# Cost of cremating a dog? and knowing when to euthanize.



## Cimarron (Jun 4, 2008)

My 16 yr old dog Sandy is nearing the end and I have been toying with the idea of having her cremated but called to see how much it would cost at our vet and they priced it at $198 plus 35 for Euthanization! That seems outrageous to me but I have never priced it before. That is way too much so we will just bury her but I wanted to know if that is reasonable. She weighs 35 pounds.

I really hate to bury her. She has been with my husband and I for 15 years since before we were married. I just cant bear to think of life without her. I have good days and bad days just like her. I am taking a week of vacation next week to spend with her.

She has a mass in her abdomen. She is doing fine most of the time, is eating, acting happy and runs in the yard. She has had a couple bouts of diahrea and throwing up in the past 3 weeks but has bounced back. You would never know she is 16th except that she is so thin. Everyone says she will tell me when she is ready.... Is that true? Thanks, Sheila


----------



## RobinRTrueJoy (Jun 4, 2008)

Sheila,

I know from several sad experiences that eating is not a good way to decide if it is time. Most dogs will eat right up to the end. I once had my Doberman crunching on a dog biscuit as she was put to sleep. She suddenly became paralysed from her neck down( she was very old for a Dobie) but wanted a dog biscuit because she always got one at the vet's.

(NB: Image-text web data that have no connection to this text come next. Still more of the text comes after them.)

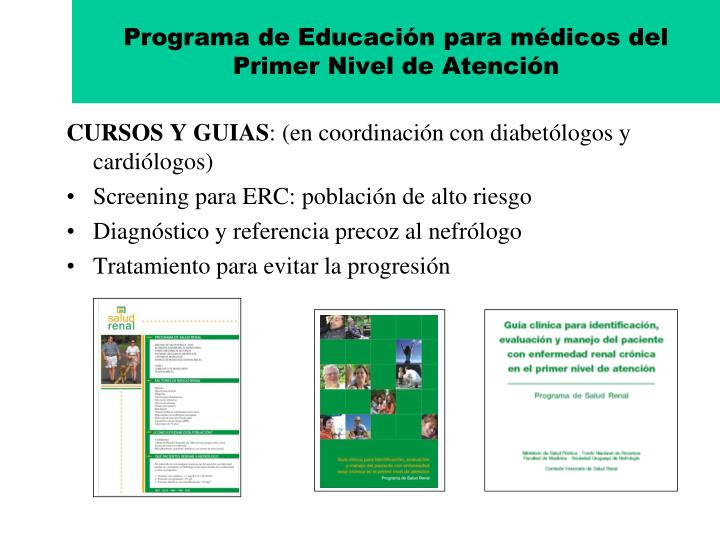 Programa de Educación para médicos del Primer Nivel de Atención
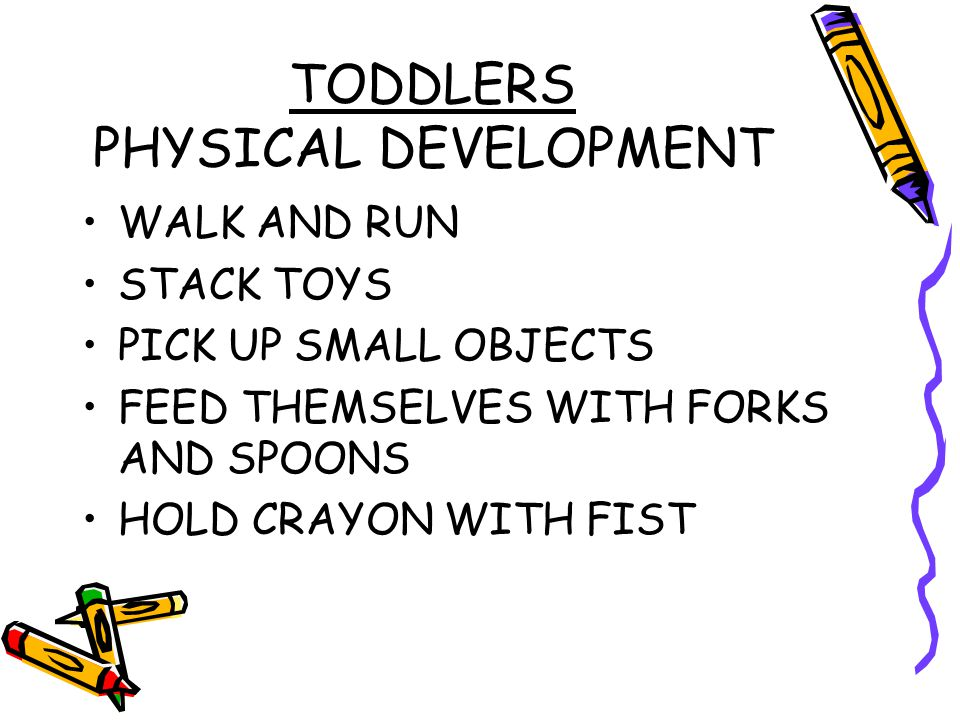 TODDLERS PHYSICAL DEVELOPMENT WALK AND RUN STACK TOYS PICK UP SMALL OBJECTS FEED THEMSELVES WITH FORKS AND SPOONS HOLD CRAYON WITH FIST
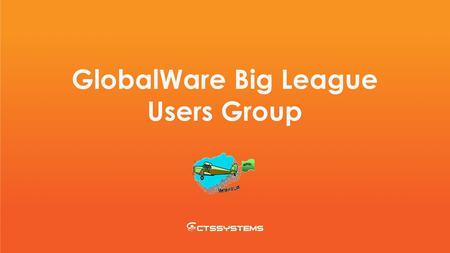 GlobalWare Big League Users Group. Turbulent Times Global Economic Recession hit travel industry hard Market shifting developments / trends forcibly impacting.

You need to watch to see if she still has many more good days than bad. Does she have pain? Is it easy to control, or is she just drugged up and sleeping a lot... thats no fun.

Is she vomiting? Diarrhea? Is her belly getting really distended? That wouldn't be comfortable.

I always seem to know somehow "when" its time. When they aren't having fun anymore, its time.

You will know when. Always remember that allowing your dog to go to the Rainbow bridge is your great gift to them, not holding them back for our own selfish needs is that gift.

I hope that you have a good week off with your dog.

Robin


----------



## minie812 (Jun 4, 2008)

We had to put our three year old Aussie to sleep due to bad seizures. The vet said we could keep medicating more but the quality of his life was more important to me...he was my buddy and I miss him terribly but know I did the right thing after his grand mal seizure this last time. He is buried nx to our other older dogs. We have lost 3 dogs in 2 1/2 years. The others to old age and they died quietly in their sleep.


----------



## Mona (Jun 4, 2008)

The price you were quoted for the cremation and euthanasia sounds about right to me. It's such a tough decision to have to face as a loving pet owner, and I wish you the best in knowing when it's time and that you are doing what is best for your girl.


----------



## Miniv (Jun 4, 2008)

It is a hard decision. Robin gave some good advice. Being an animal lover and sensitive to your dog's moods and behavior, I'm sure you will "know".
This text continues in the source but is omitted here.